Repeat exactly, and only, the lines below starting at the line that contains "[researcher-annotated camera trap]" and ending at the line that contains "common name: bobcat", inclusive of both.

(Dataset items)
┌──
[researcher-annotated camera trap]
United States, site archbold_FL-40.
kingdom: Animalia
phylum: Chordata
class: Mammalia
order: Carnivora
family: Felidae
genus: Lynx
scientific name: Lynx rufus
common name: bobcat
└──
┌──
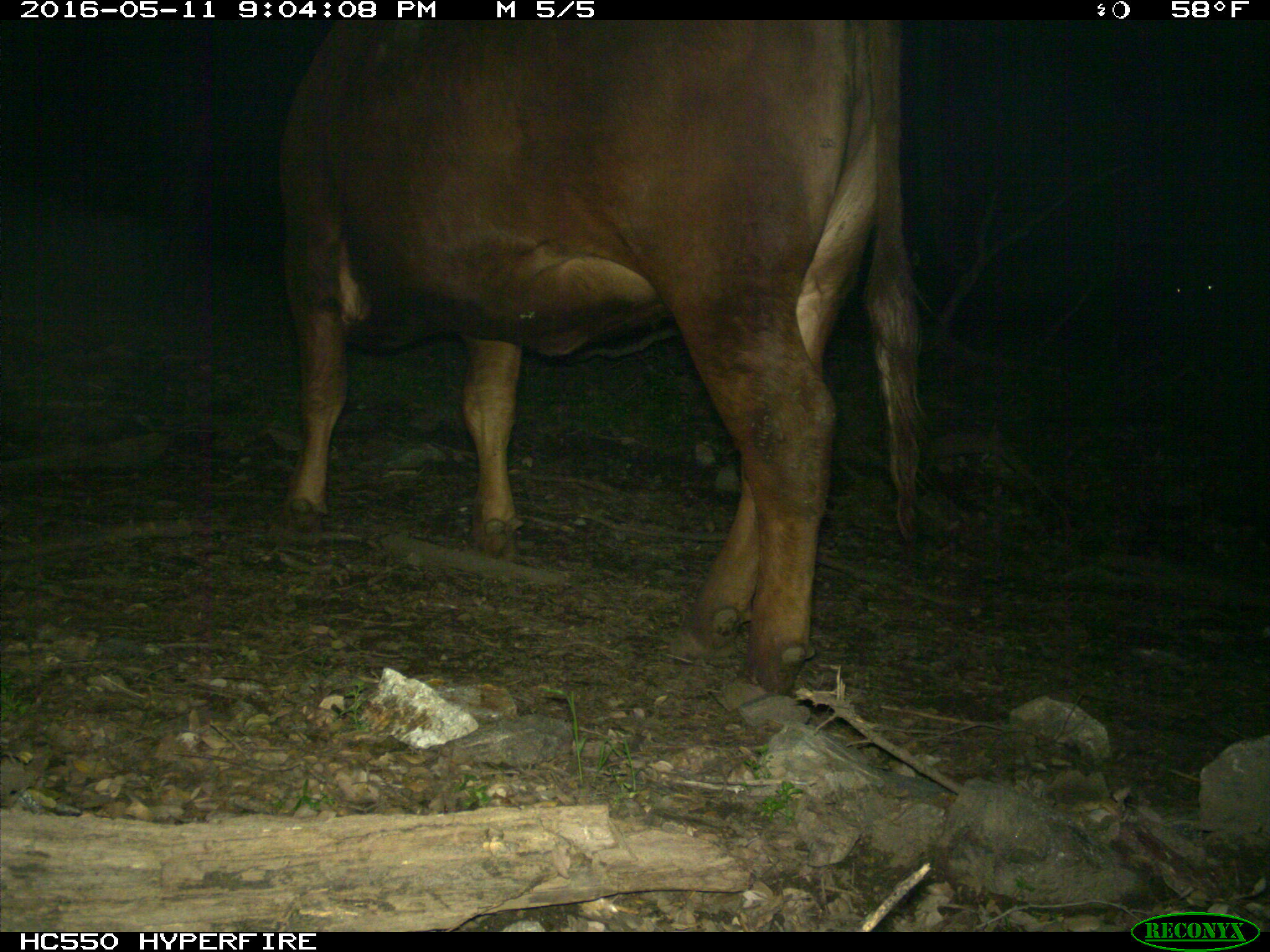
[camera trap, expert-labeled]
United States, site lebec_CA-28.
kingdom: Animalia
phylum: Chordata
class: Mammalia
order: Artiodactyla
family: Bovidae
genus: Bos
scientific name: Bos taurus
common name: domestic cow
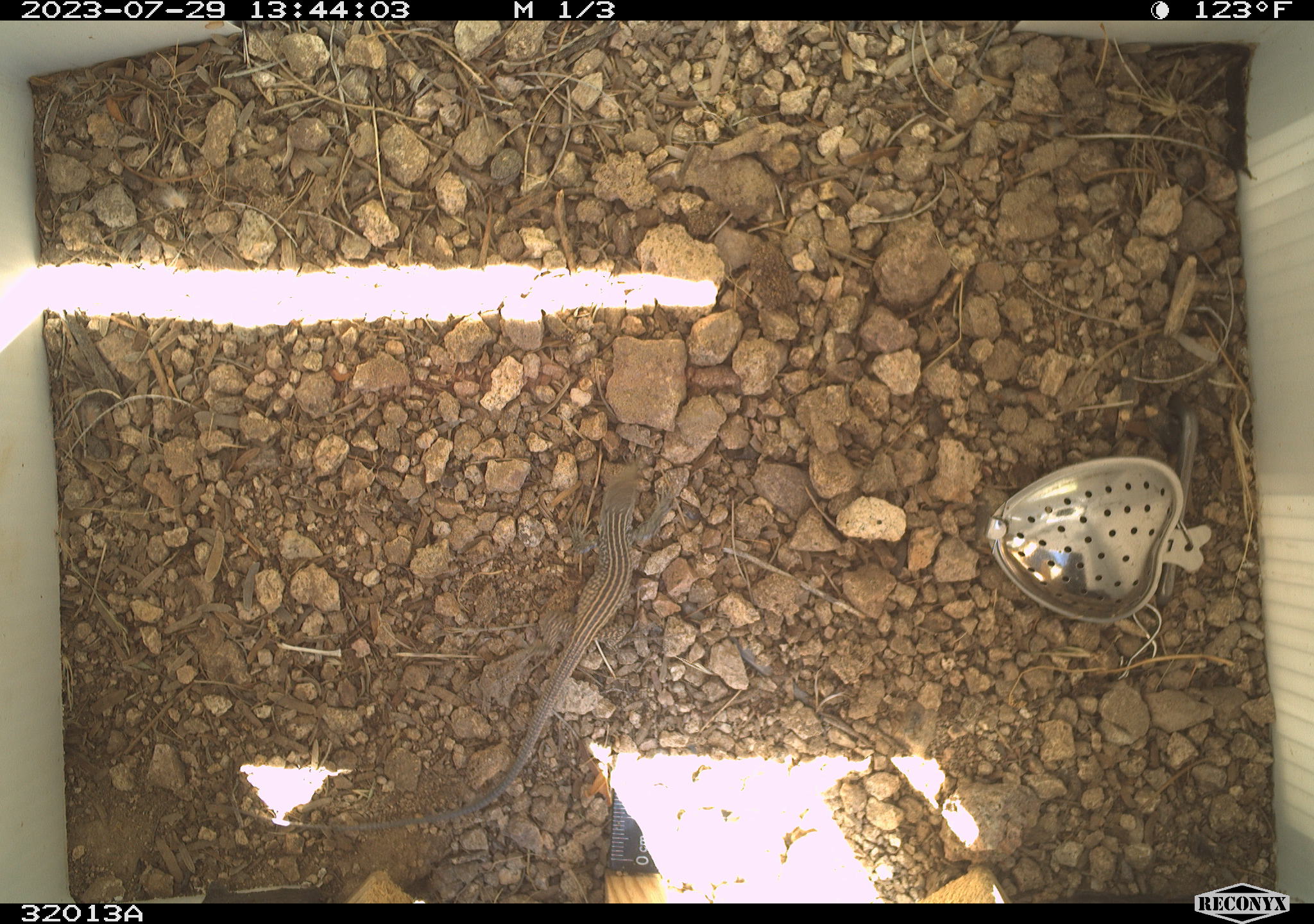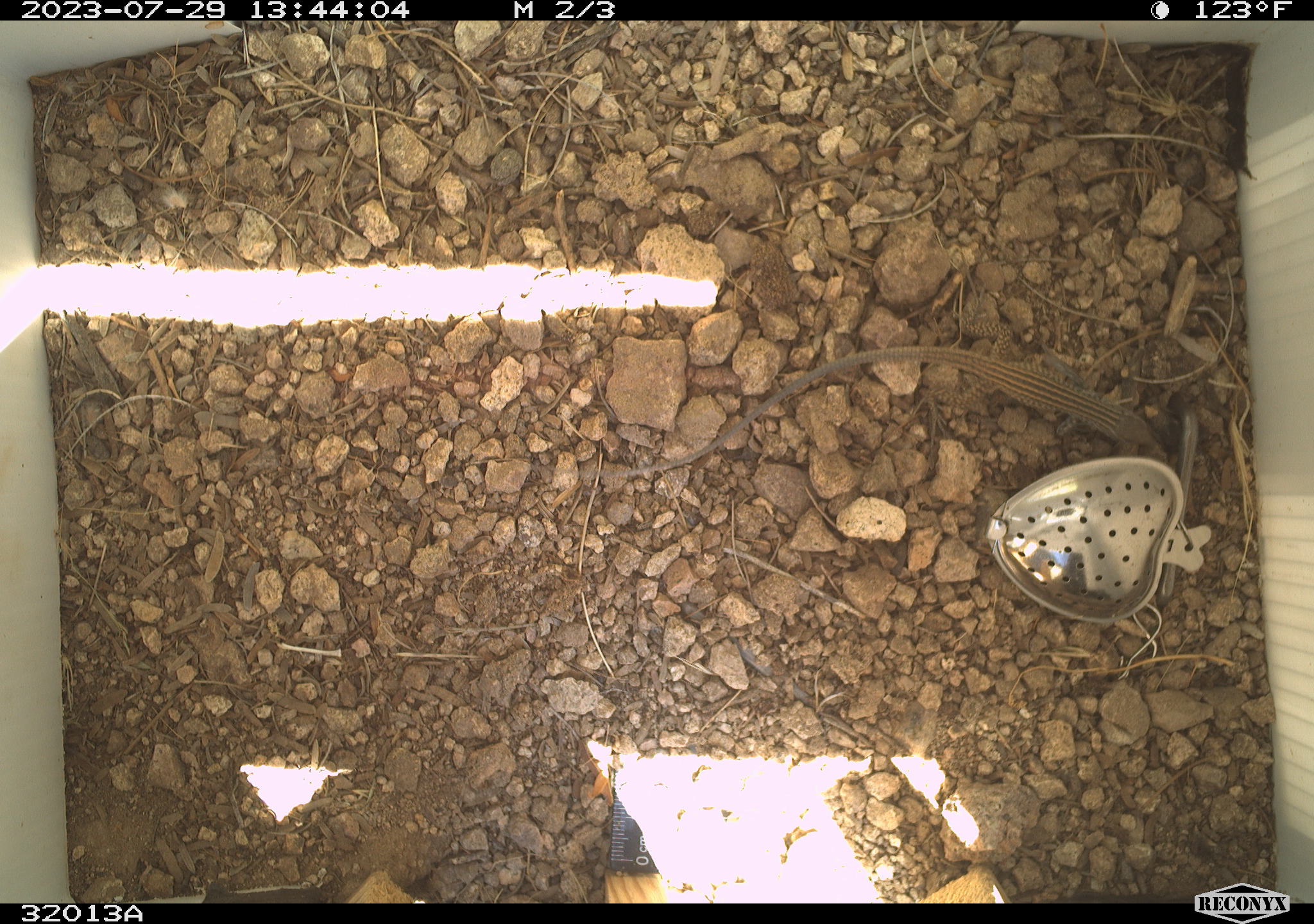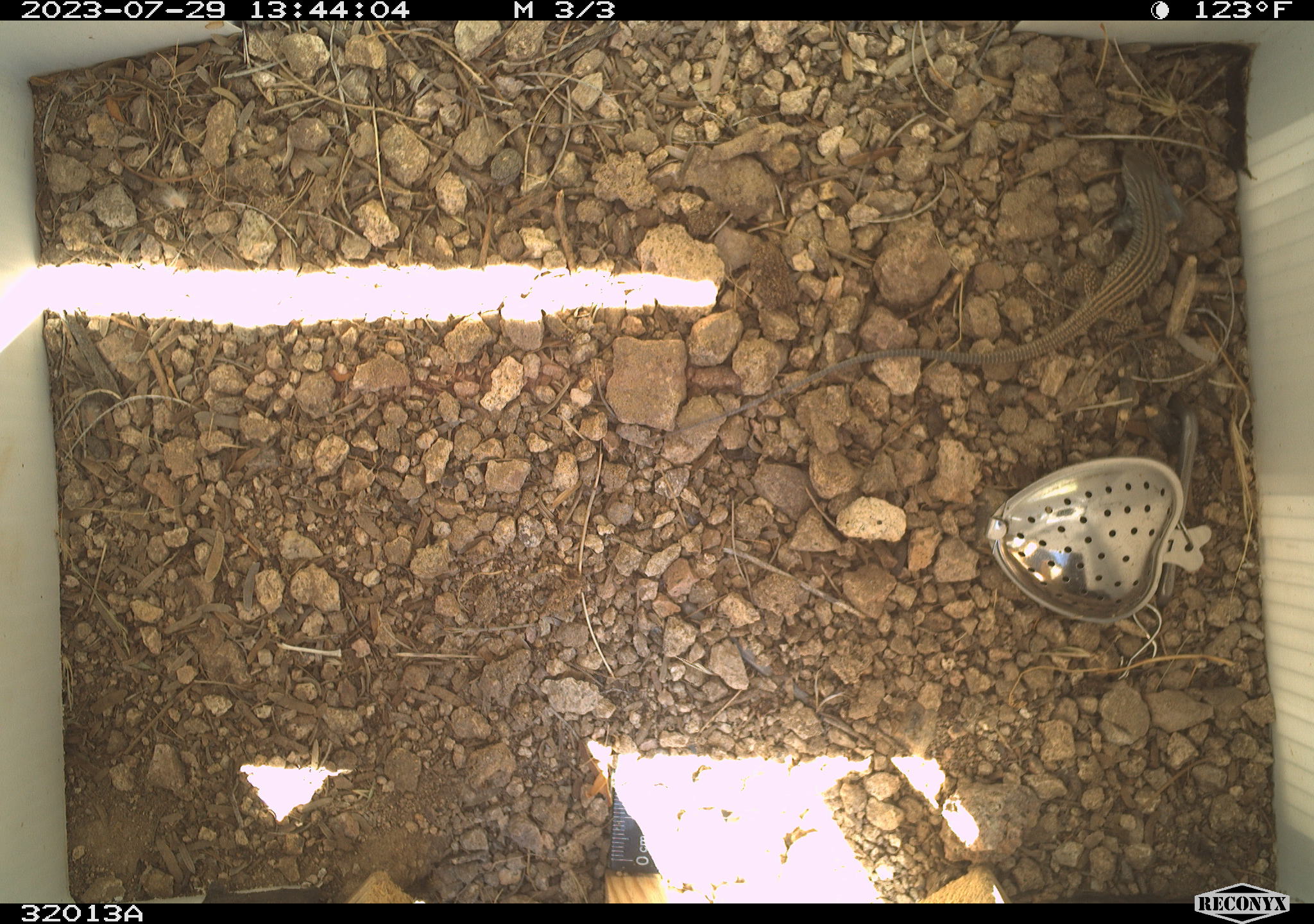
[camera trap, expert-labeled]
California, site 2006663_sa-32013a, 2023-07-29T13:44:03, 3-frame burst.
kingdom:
└──
### Response area
[researcher-annotated camera trap]
United States, site archbold_FL-40.
kingdom: Animalia
phylum: Chordata
class: Mammalia
order: Carnivora
family: Felidae
genus: Lynx
scientific name: Lynx rufus
common name: bobcat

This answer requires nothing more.